Register Tuesday | November 5 | 2024

How to Write a Magazine Pitch


Editor's note: A few years ago, former Maisonneuve Editor-in-Chief Drew Nelles (who now works as a producer on the show Crimetown, which you should check out!) wrote a blog post called "How to write a magazine pitch." I have sent links to this post more times than I can count over the intervening years and, last week, after I participated in two different writer-focused events, I was struck with a momentary (but deep!) panic that Drew might, someday, overhaul his website and delete the post. He's graciously allowed us to republish the post here, both to assuage my panic and also, more importantly, to offer some really helpful advice for writing a magazine pitch.


Although writing a magazine pitch seems pretty basic, I still get a lot that fall far short of what you’d expect from a simple query letter.
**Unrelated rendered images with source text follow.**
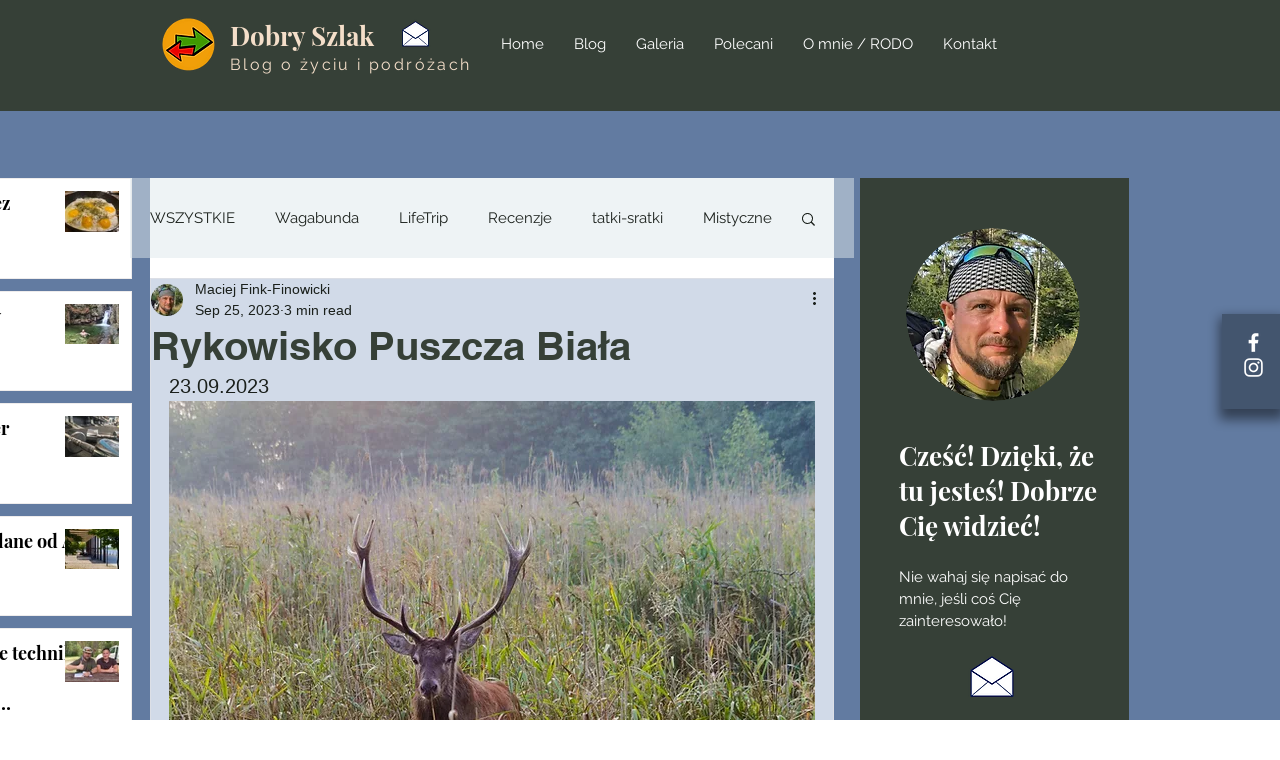

--- FILE ---
content_type: text/css; charset=utf-8
request_url: https://www.dobryszlak.pl/_serverless/pro-gallery-css-v4-server/layoutCss?ver=2&id=e92r1-not-scoped&items=3429_4616_3464%7C3271_4112_3086&container=5329.03125_646_366.109375_720&options=gallerySizeType:px%7CenableInfiniteScroll:true%7CtitlePlacement:SHOW_ON_HOVER%7CimageMargin:5%7CisVertical:false%7CgridStyle:0%7CgalleryLayout:1%7CnumberOfImagesPerRow:0%7CgallerySizePx:300%7CcubeType:fill%7CgalleryThumbnailsAlignment:none
body_size: -182
content:
#pro-gallery-e92r1-not-scoped [data-hook="item-container"][data-idx="0"].gallery-item-container{opacity: 1 !important;display: block !important;transition: opacity .2s ease !important;top: 0px !important;left: 0px !important;right: auto !important;height: 240px !important;width: 320px !important;} #pro-gallery-e92r1-not-scoped [data-hook="item-container"][data-idx="0"] .gallery-item-common-info-outer{height: 100% !important;} #pro-gallery-e92r1-not-scoped [data-hook="item-container"][data-idx="0"] .gallery-item-common-info{height: 100% !important;width: 100% !important;} #pro-gallery-e92r1-not-scoped [data-hook="item-container"][data-idx="0"] .gallery-item-wrapper{width: 320px !important;height: 240px !important;margin: 0 !important;} #pro-gallery-e92r1-not-scoped [data-hook="item-container"][data-idx="0"] .gallery-item-content{width: 320px !important;height: 240px !important;margin: 0px 0px !important;opacity: 1 !important;} #pro-gallery-e92r1-not-scoped [data-hook="item-container"][data-idx="0"] .gallery-item-hover{width: 320px !important;height: 240px !important;opacity: 1 !important;} #pro-gallery-e92r1-not-scoped [data-hook="item-container"][data-idx="0"] .item-hover-flex-container{width: 320px !important;height: 240px !important;margin: 0px 0px !important;opacity: 1 !important;} #pro-gallery-e92r1-not-scoped [data-hook="item-container"][data-idx="0"] .gallery-item-wrapper img{width: 100% !important;height: 100% !important;opacity: 1 !important;} #pro-gallery-e92r1-not-scoped [data-hook="item-container"][data-idx="1"].gallery-item-container{opacity: 1 !important;display: block !important;transition: opacity .2s ease !important;top: 0px !important;left: 325px !important;right: auto !important;height: 240px !important;width: 321px !important;} #pro-gallery-e92r1-not-scoped [data-hook="item-container"][data-idx="1"] .gallery-item-common-info-outer{height: 100% !important;} #pro-gallery-e92r1-not-scoped [data-hook="item-container"][data-idx="1"] .gallery-item-common-info{height: 100% !important;width: 100% !important;} #pro-gallery-e92r1-not-scoped [data-hook="item-container"][data-idx="1"] .gallery-item-wrapper{width: 321px !important;height: 240px !important;margin: 0 !important;} #pro-gallery-e92r1-not-scoped [data-hook="item-container"][data-idx="1"] .gallery-item-content{width: 321px !important;height: 240px !important;margin: 0px 0px !important;opacity: 1 !important;} #pro-gallery-e92r1-not-scoped [data-hook="item-container"][data-idx="1"] .gallery-item-hover{width: 321px !important;height: 240px !important;opacity: 1 !important;} #pro-gallery-e92r1-not-scoped [data-hook="item-container"][data-idx="1"] .item-hover-flex-container{width: 321px !important;height: 240px !important;margin: 0px 0px !important;opacity: 1 !important;} #pro-gallery-e92r1-not-scoped [data-hook="item-container"][data-idx="1"] .gallery-item-wrapper img{width: 100% !important;height: 100% !important;opacity: 1 !important;} #pro-gallery-e92r1-not-scoped .pro-gallery-prerender{height:240.27806287075862px !important;}#pro-gallery-e92r1-not-scoped {height:240.27806287075862px !important; width:646px !important;}#pro-gallery-e92r1-not-scoped .pro-gallery-margin-container {height:240.27806287075862px !important;}#pro-gallery-e92r1-not-scoped .pro-gallery {height:240.27806287075862px !important; width:646px !important;}#pro-gallery-e92r1-not-scoped .pro-gallery-parent-container {height:240.27806287075862px !important; width:651px !important;}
These are guidelines, of course, not hard-and-fast rules, and a lot of great writers can churn out pitches that don’t check all of these boxes—but the thing is that they’re great writers. Anyway, curious freelancers, here you go:

What makes a good magazine pitch?

1. A Solid, novel angle. Why is this story unique? Has it been written before? What’s the takeaway for the reader?
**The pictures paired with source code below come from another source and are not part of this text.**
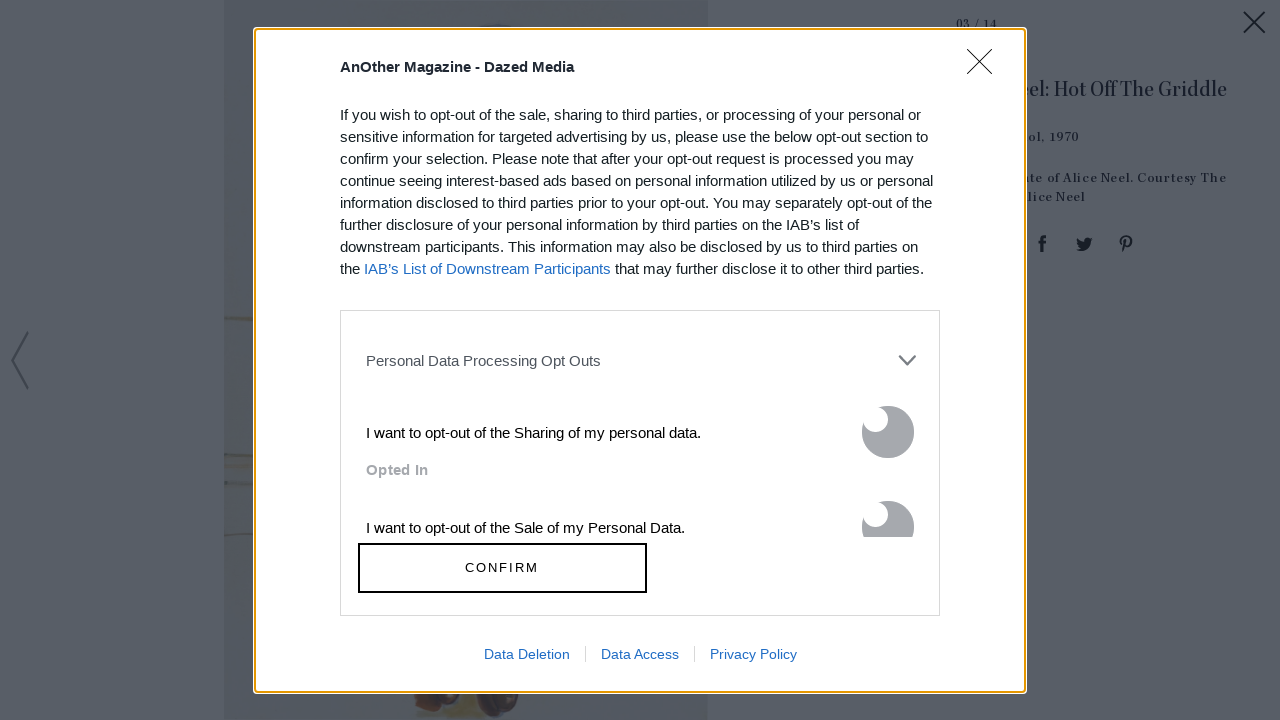

--- FILE ---
content_type: text/html; charset=utf-8
request_url: https://www.anothermag.com/article/ListJson?json=4Cxhah8RzH_BCv4omsV0JVoUyAVyLne-owVJV1t12MJ0q_Du_VVp4m9Gxo5ROiDuBbEOws4-7qTkgnwFQh-jSww-JT-b2wTOpV_Fvp1hBcfl6qVcfG7avvtxf8uVwRj62gCQZXA5ou8zA_LEN2Czxr2TNPAzWEsrTJvpUOZ5qzypFwZsxmX7ReC7lu2tbowsz9MoIooP5L51LF9HhAAioVbh6kN5w_uo9DnSWIgjBY1PB2hROhBGzZ2Lrj1l6ZMoluwitxCV1XeYkZKnvf3gww4abCi8R5DkHmgIN3VdhdE
body_size: 958
content:

<div class="article-list item-list" data-display-count=3>
<div class="article-list-item list-item" data-article-id="16846" data-publishdate="2025-12-23T10:30:00+00:00"><div class="article-list-item-link"><a href="/design-living/16846/marty-supreme-review-josh-safdie-timothee-chalamet-biggest-heist-to-date" class="article-list-item-image"><span class="image-container" data-aspect-ratio-type="landscape" style="width:1350px;"><span class="preserve-aspect-ratio" style="padding-top:66.66%;"><img alt="Marty Supreme, 2025" class="img" data-aspect-ratio="1.5" data-aspect-ratio-type="landscape" data-delay-load="docready" data-max-height="900" data-max-width="1350" data-maxDevicePixelRatio="2" data-responsive-widths="200,320,355,480,640,786,900,1050,1280,1350" data-src="https://images-prod.anothermag.com/320/246-0-1350-900/azure/another-prod/460/7/467795.jpg" src="[data-uri]" style="width:1350px;"></img></span></span></a><div class="article-list-item-content"><span class="section"><a href="/design-living" class="section-link">Design &amp; Living</a></span><a href="/design-living/16846/marty-supreme-review-josh-safdie-timothee-chalamet-biggest-heist-to-date" class="title" >Marty Supreme: Josh Safdie’s Riotous New Comedy Is His Biggest <span class='nowrap'>Heist Yet</span></a></div></div></div><div class="article-list-item list-item" data-article-id="16897" data-publishdate="2026-01-16T16:48:00+00:00"><div class="article-list-item-link"><a href="/art-photography/16897/nat-faulkner-strong-water-camden-art-centre-exhibition-review-brunette-coleman" class="article-list-item-image"><span class="image-container" data-aspect-ratio-type="landscape" style="width:1194px;"><span class="preserve-aspect-ratio" style="padding-top:66.66%;"><img alt="Nat Faulkner, Darkroom, 2024" class="img" data-aspect-ratio="1.5" data-aspect-ratio-type="landscape" data-delay-load="docready" data-max-height="796" data-max-width="1194" data-maxDevicePixelRatio="2" data-responsive-widths="200,320,355,480,640,786,900,1050,1194" data-src="https://images-prod.anothermag.com/320/153-744-1194-796/azure/another-prod/460/8/468158.jpg" src="[data-uri]" style="width:1194px;"></img></span></span></a><div class="article-list-item-content"><span class="section"><a href="/feature" class="section-link">Feature</a></span><a href="/art-photography/16897/nat-faulkner-strong-water-camden-art-centre-exhibition-review-brunette-coleman" class="title" >Nat Faulkner’s New Exhibition Revels in the Alchemy <span class='nowrap'>of Photography</span></a></div></div></div><div class="article-list-item list-item" data-article-id="16891" data-publishdate="2026-01-15T14:50:00+00:00"><div class="article-list-item-link"><a href="/art-photography/16891/condo-london-2026-guide-the-best-art-shows-to-see-this-january" class="article-list-item-image"><span class="image-container" data-aspect-ratio-type="landscape" style="width:960px;"><span class="preserve-aspect-ratio" style="padding-top:66.66%;"><img alt="Carlos / Ishikawa hosting CASTLE, Condo 2026" class="img" data-aspect-ratio="1.5" data-aspect-ratio-type="landscape" data-delay-load="docready" data-max-height="640" data-max-width="960" data-maxDevicePixelRatio="2" data-responsive-widths="200,320,355,480,640,786,900,960" data-src="https://images-prod.anothermag.com/320/93-462-960-640/azure/another-prod/460/8/468111.jpg" src="[data-uri]" style="width:960px;"></img></span></span></a><div class="article-list-item-content"><span class="section"><a href="/another-list" class="section-link">AnOther List</a></span><a href="/art-photography/16891/condo-london-2026-guide-the-best-art-shows-to-see-this-january" class="title" >Condo London 2026: The Best Art Shows to See <span class='nowrap'>This January</span></a></div></div></div></div>


--- FILE ---
content_type: text/html; charset=utf-8
request_url: https://www.google.com/recaptcha/api2/aframe
body_size: 268
content:
<!DOCTYPE HTML><html><head><meta http-equiv="content-type" content="text/html; charset=UTF-8"></head><body><script nonce="POCuVCID1T29j-XlciCH2A">/** Anti-fraud and anti-abuse applications only. See google.com/recaptcha */ try{var clients={'sodar':'https://pagead2.googlesyndication.com/pagead/sodar?'};window.addEventListener("message",function(a){try{if(a.source===window.parent){var b=JSON.parse(a.data);var c=clients[b['id']];if(c){var d=document.createElement('img');d.src=c+b['params']+'&rc='+(localStorage.getItem("rc::a")?sessionStorage.getItem("rc::b"):"");window.document.body.appendChild(d);sessionStorage.setItem("rc::e",parseInt(sessionStorage.getItem("rc::e")||0)+1);localStorage.setItem("rc::h",'1769373834979');}}}catch(b){}});window.parent.postMessage("_grecaptcha_ready", "*");}catch(b){}</script></body></html>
2. Thorough research. Can the editor tell that you’ve done your groundwork, or are you just saying what you “hope to” discover? Do the sources, subjects, and data to back up your story even exist, or are you just assuming that they do?
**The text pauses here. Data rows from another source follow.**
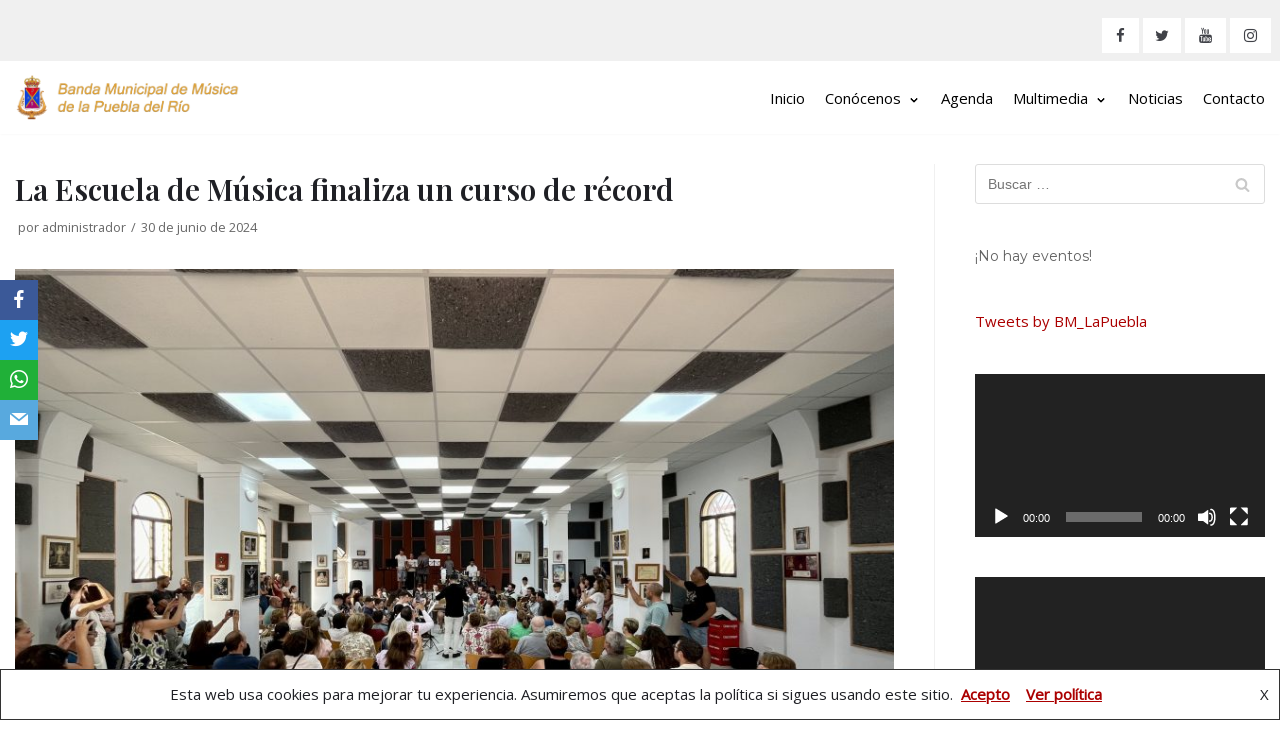

--- FILE ---
content_type: text/javascript
request_url: https://bandadelapuebladelrio.com/wp-content/plugins/otter-blocks/vendor/codeinwp/gutenberg-animation/build/animate.js?ver=5.3.20
body_size: 1371
content:
!function(t){var e={};function n(o){if(e[o])return e[o].exports;var i=e[o]={i:o,l:!1,exports:{}};return t[o].call(i.exports,i,i.exports,n),i.l=!0,i.exports}n.m=t,n.c=e,n.d=function(t,e,o){n.o(t,e)||Object.defineProperty(t,e,{enumerable:!0,get:o})},n.r=function(t){"undefined"!=typeof Symbol&&Symbol.toStringTag&&Object.defineProperty(t,Symbol.toStringTag,{value:"Module"}),Object.defineProperty(t,"__esModule",{value:!0})},n.t=function(t,e){if(1&e&&(t=n(t)),8&e)return t;if(4&e&&"object"==typeof t&&t&&t.__esModule)return t;var o=Object.create(null);if(n.r(o),Object.defineProperty(o,"default",{enumerable:!0,value:t}),2&e&&"string"!=typeof t)for(var i in t)n.d(o,i,function(e){return t[e]}.bind(null,i));return o},n.n=function(t){var e=t&&t.__esModule?function(){return t.default}:function(){return t};return n.d(e,"a",e),e},n.o=function(t,e){return Object.prototype.hasOwnProperty.call(t,e)},n.p="",n(n.s=0)}([function(t,e){var n=["none","bounce","flash","pulse","rubberBand","shake","headShake","swing","tada","wobble","jello","heartBeat","hinge","jackInTheBox","bounceIn","bounceInDown","bounceInLeft","bounceInRight","bounceInUp","bounceOut","bounceOutDown","bounceOutLeft","bounceOutRight","bounceOutUp","fadeIn","fadeInDown","fadeInDownBig","fadeInLeft","fadeInLeftBig","fadeInRight","fadeInRightBig","fadeInUp","fadeOut","fadeOutDown","fadeOutDownBig","fadeOutLeft","fadeOutLeftBig","fadeOutRight","fadeOutRightBig","fadeOutUp","fadeOutUpBig","flip","flipInX","flipInY","flipOutX","flipOutY","lightSpeedIn","lightSpeedOut","rotateIn","rotateInDownLeft","rotateInDownRight","rotateInUpLeft","rotateInUpRight","rotateOut","rotateOutDownLeft","rotateOutDownRight","rotateOutUpLeft","rotateOutUpRight","slideInDown","slideInLeft","slideInRight","slideInUp","slideOutDown","slideOutLeft","slideOutRight","slideOutUp","zoomIn","zoomInDown","zoomInLeft","zoomInRight","zoomInUp","zoomOut","zoomOutDown","zoomOutLeft","zoomOutRight","zoomOutUp","rollIn","rollOut"],o=["bounceOut","bounceOutDown","bounceOutLeft","bounceOutRight","bounceOutUp","fadeOut","fadeOutDown","fadeOutDownBig","fadeOutLeft","fadeOutLeftBig","fadeOutRight","fadeOutRightBig","fadeOutUp","fadeOutUpBig","flipOutX","flipOutY","lightSpeedOut","rotateOut","rotateOutDownLeft","rotateOutDownRight","rotateOutUpLeft","rotateOutUpRight","slideOutDown","slideOutLeft","slideOutRight","slideOutUp","zoomOut","zoomOutDown","zoomOutLeft","zoomOutRight","zoomOutUp","rollOut"],i=["none","delay-2s","delay-3s","delay-4s","delay-5s"],u=["none","slow","slower","fast","faster"];window.onload=function(){var t=document.querySelectorAll(".animated"),e=!0,r=!1,f=void 0;try{for(var l,s=function(){var t=l.value;if(classes=t.classList,t.animationClasses=[],!a(t)){var e=n.find((function(t){return Array.from(classes).find((function(e){return e===t}))})),r=i.find((function(t){return Array.from(classes).find((function(e){return e===t}))})),f=u.find((function(t){return Array.from(classes).find((function(e){return e===t}))}));t.classList.add("hidden-animated"),e&&(t.animationClasses.push(e),t.classList.remove(e)),r&&(t.animationClasses.push(r),t.classList.remove(r)),f&&(t.animationClasses.push(f),t.classList.remove(f))}o.forEach((function(e){t.className.includes(e)&&t.addEventListener("animationend",(function(){t.classList.remove(e)}))}))},d=t[Symbol.iterator]();!(e=(l=d.next()).done);e=!0)s()}catch(t){r=!0,f=t}finally{try{e||null==d.return||d.return()}finally{if(r)throw f}}window.onscroll=function(){var e=!0,n=!1,o=void 0;try{for(var i,u=function(){var t=i.value;t.getBoundingClientRect().top<=.75*window.innerHeight&&0<t.getBoundingClientRect().top&&(t.animationClasses&&0<t.animationClasses.length&&(t.animationClasses.forEach((function(e){return t.classList.add(e)})),t.classList.remove("hidden-animated"),delete t.animationClasses))},a=t[Symbol.iterator]();!(e=(i=a.next()).done);e=!0)u()}catch(t){n=!0,o=t}finally{try{e||null==a.return||a.return()}finally{if(n)throw o}}}};var a=function(t){var e=window.scrollY||window.pageYOffset,n=t.getBoundingClientRect().top+e,o=e,i=e+window.innerHeight,u=n,a=n+t.clientHeight;return a>=o&&a<=i||u<=i&&u>=o}}]);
3. Sense of writing style and quality. Is your pitch elegant and well-written (without being flowery or showy)? Does it give the editor a chance to figure out whether you’re even capable of writing the piece?

4. The elements of a good story. Does your pitch introduce the editor to the necessary elements of the piece? Does your story have a narrative? Characters? Colour? Conflict?

5. Confident but polite. Why are you the person to write this story? Why is this outlet the best place to tell this story? What are your qualifications and experience? Is your pitch confident without being presumptuous?

Suggested structure: 

  1. Greet editor and introduce yourself 

  2. Anecdotal lede that doubles as possible first graf of story 

  3. Expository graf: context, numbers, etc. 

  4. Expansion on 2 and 3 

  5. Practical info: your qualifications, when this piece could run, etc. 

  6. “Thanks for your time. Please let me know what you think.”

Fundamentally: you need a story, not a subject.